This topic describes the Elastic Compute Service (ECS) instance families supported by E-MapReduce (EMR) and their application scenarios.

ECS instance families supported by EMR

  • General purpose

    This instance family uses cloud disks for storage. The ratio of vCPUs to memory is 1:4, for example, 8 vCPUs and 32 GiB memory.

  • Compute optimized

    This instance family uses cloud disks for storage and provides more computing resources. The ratio of vCPUs to memory is 1:2, for example, 8 vCPUs and 16 GiB memory.

  • Memory optimized

    This instance family uses cloud disks for storage and provides more memory resources. The ratio of vCPUs to memory is 1:8, for example, 8 vCPUs and 64 GiB memory.

  • Big data

    This instance family uses local SATA disks for storage, which is highly cost-effective. If you want to store large volumes of data (terabytes), we recommend that you use this instance family.

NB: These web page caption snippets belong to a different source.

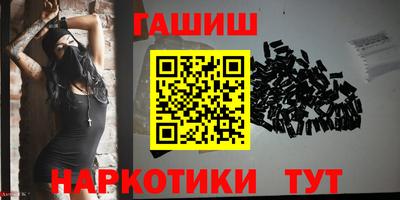 гидра Лесосибирск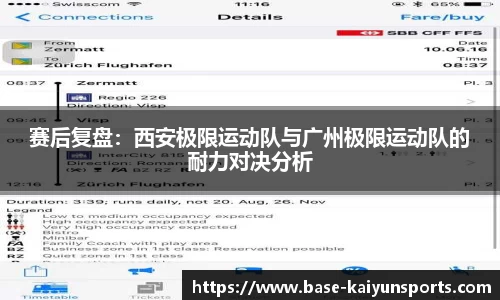 开云体育平台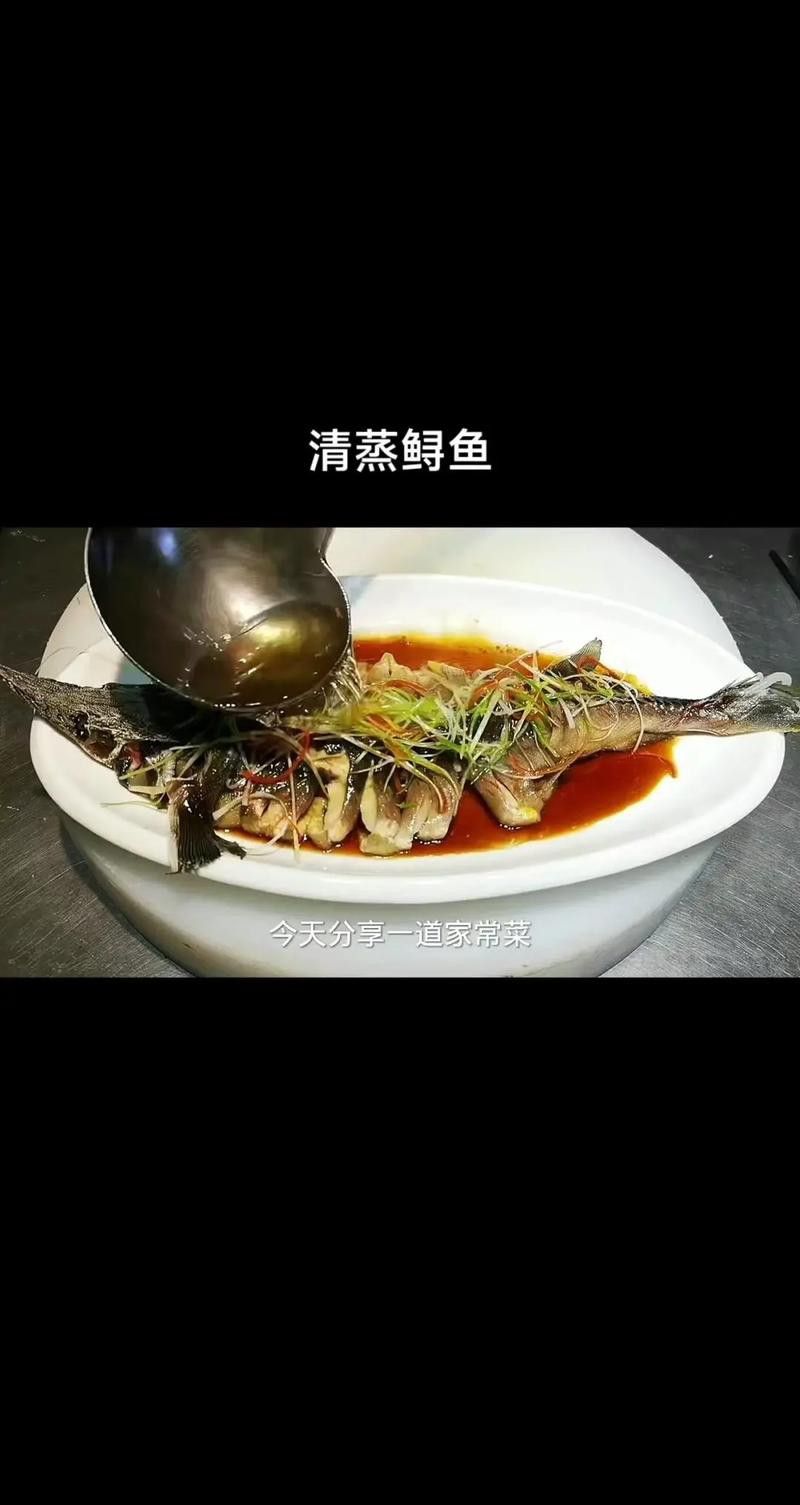 清蒸鱘龍魚圖片高清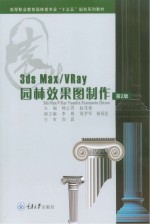 3DS MAX/VRay 园林效果图制作 第2版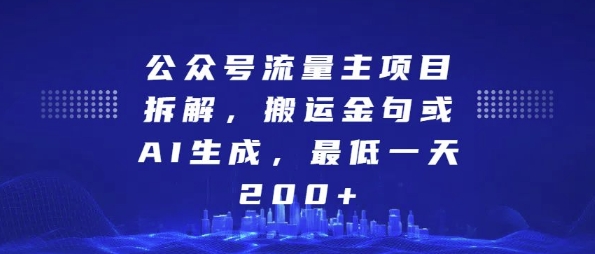 公众号流量主项目拆解，搬运金句或AI生成，最低一天200+【揭秘】-领学通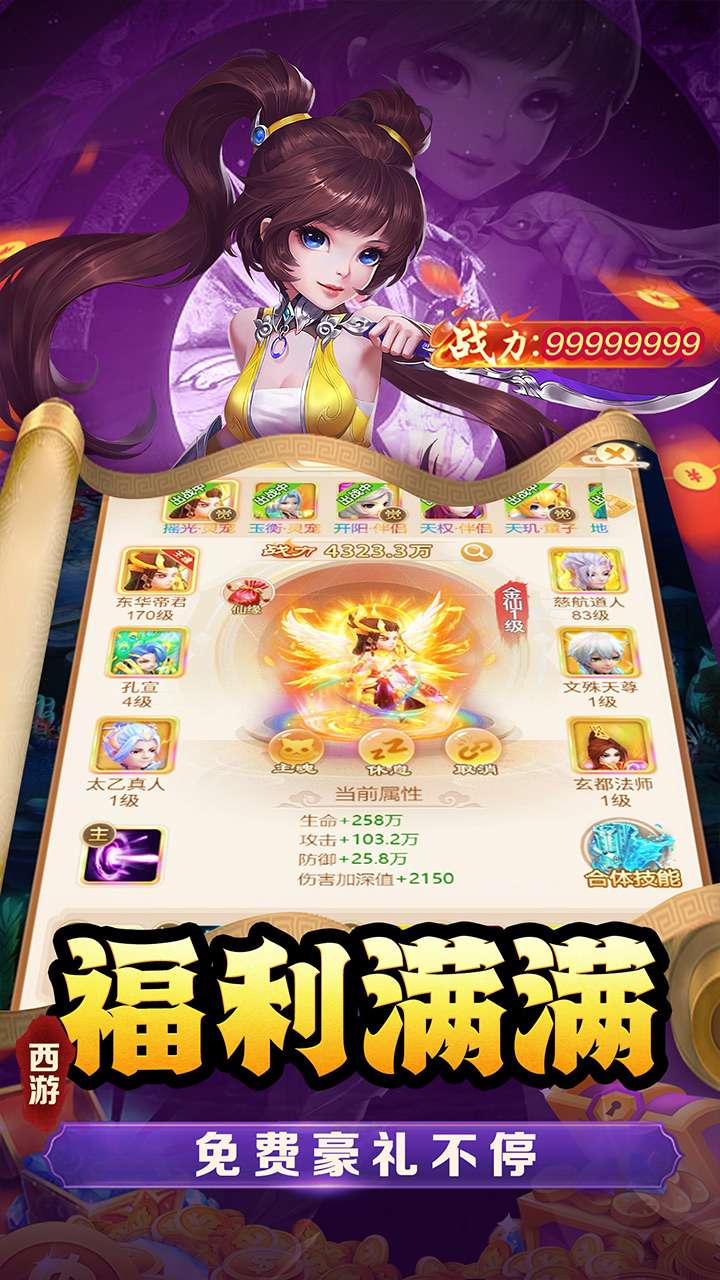 武道将魂（内置0.1折）1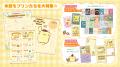 日々の疲れを“プリンのおしり”が癒やす!「ふわもちお 日々の疲れを“プリンのおしり”が癒やす!「ふわもちお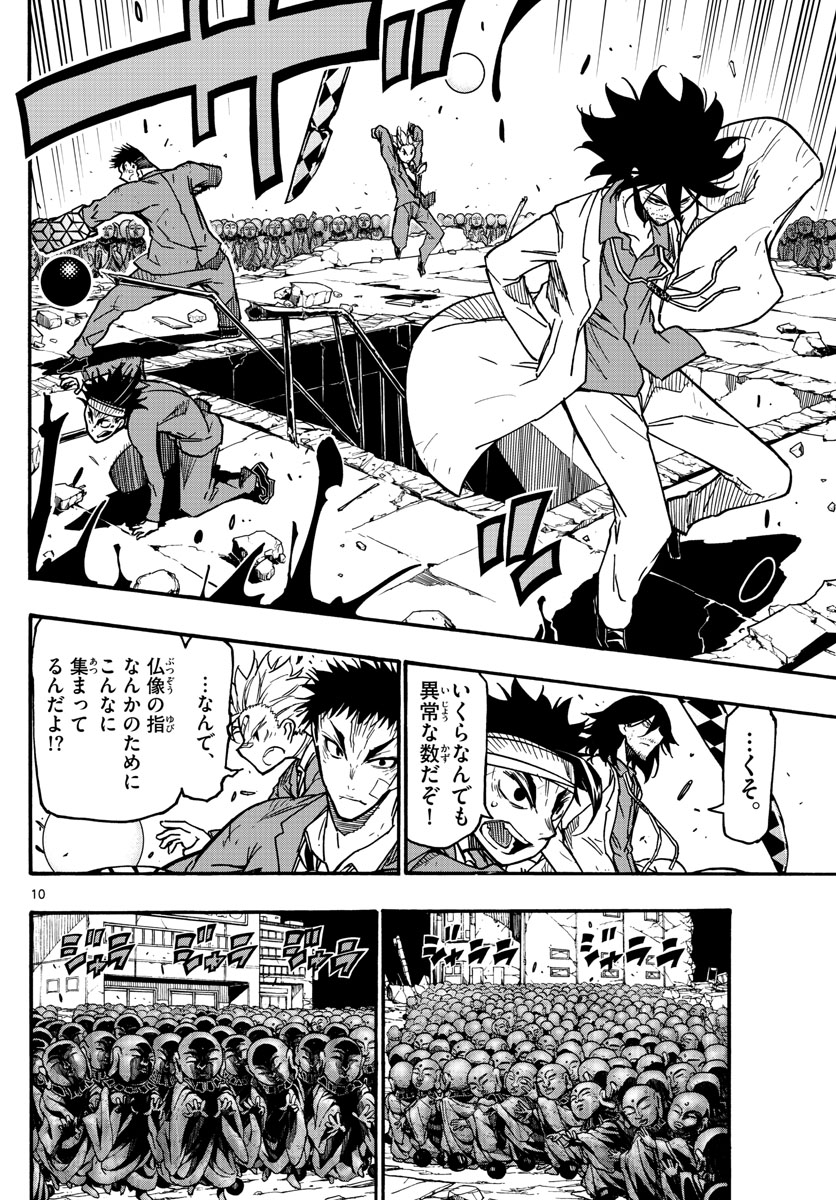 Gofun-go no Sekai Chapter 29 10ページ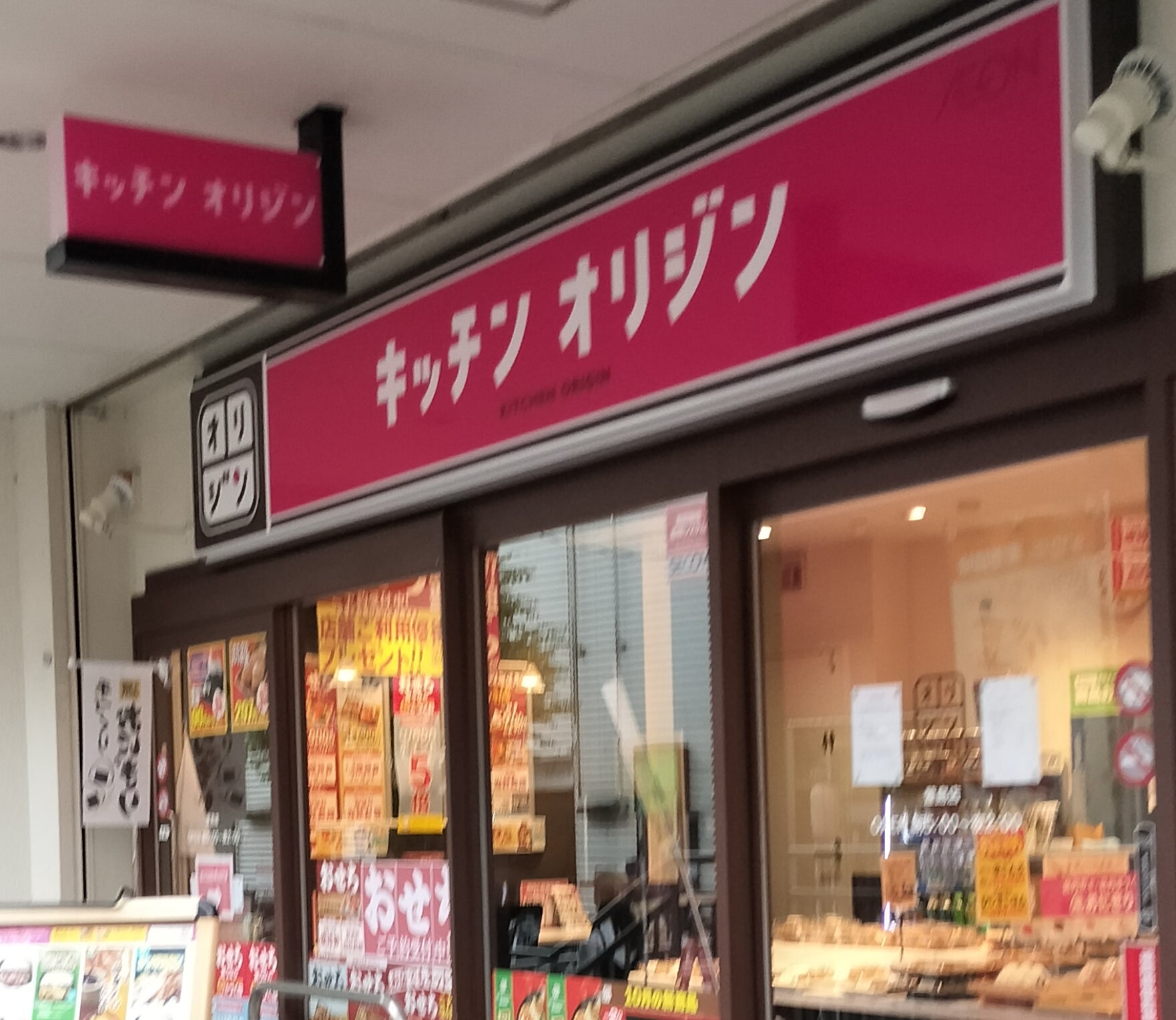 キッチンオリジン 萱島店_2枚目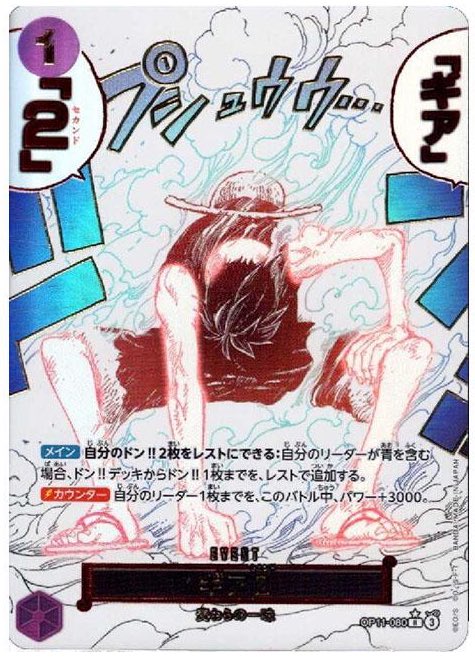 Yu1Cooking's tweet photo. #ワンピースカードゲーム 新作プレゼ���ト企画開催🏴‍☠️

🎁内容🎁
・モンキー・D・ルフィ SEC-SP
・ギア2 R-P
・サンジ SEC-SPC

⭐️当選人数⭐️
抽選で②名様に
上記3枚セットをプレゼントいたします！

✅参加要件✅
フォロー＆RT
参加リプ

#ワンピース 
#神速の拳 https://t.co/ukv1c22vGl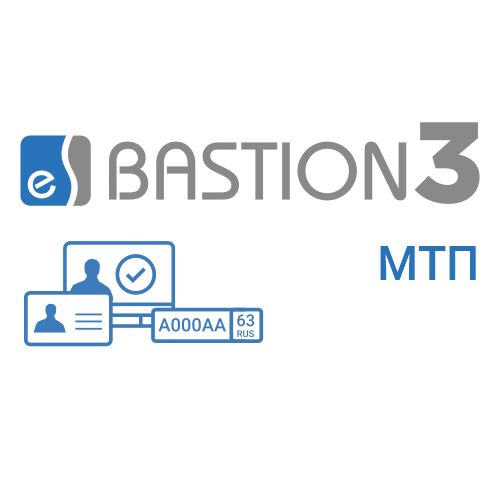 «Бастион-3 – МТП»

    Note This instance family only applies to core nodes. Core nodes can be created only in Hadoop, Flink, and Druid clusters.
  • Local SSD type

    This instance family uses local SSDs for storage, which provides high local IOPS and throughput.

  • Shared type (entry level)

    Instances in this instance family share CPUs, so they are not stable in scenarios that require large volumes of computing. This instance family is suitable for entry-level users, not enterprise customers.

  • GPU

    This instance family is a heterogeneous GPU-based model and applies to scenarios such as machine learning.

Application scenarios of instance families

  • Master nodes

    Instances in general-purpose and memory-optimized instance families can serve as master nodes for EMR. They are suitable for scenarios where data is stored on cloud disks provided by Alibaba Cloud. There are three replicas of data to ensure high data reliability.

  • Core nodes
    • Instances in general-purpose, compute-optimized, and memory-optimized instance families can serve as core nodes for EMR. They are suitable for small volumes of data (below terabytes) and scenarios in which OSS is used as primary data storage.
    • If the volume of data is 10 terabytes or more, we recommend that you use the big data type because it is more cost-effective.
    • If local disks are used, the data reliability cannot be ensured because data is maintained on the EMR platform.
  • Task nodes

    All instance families except the big data type apply to task nodes to supplement the computing capabilities of a cluster. The local SSD type is in development.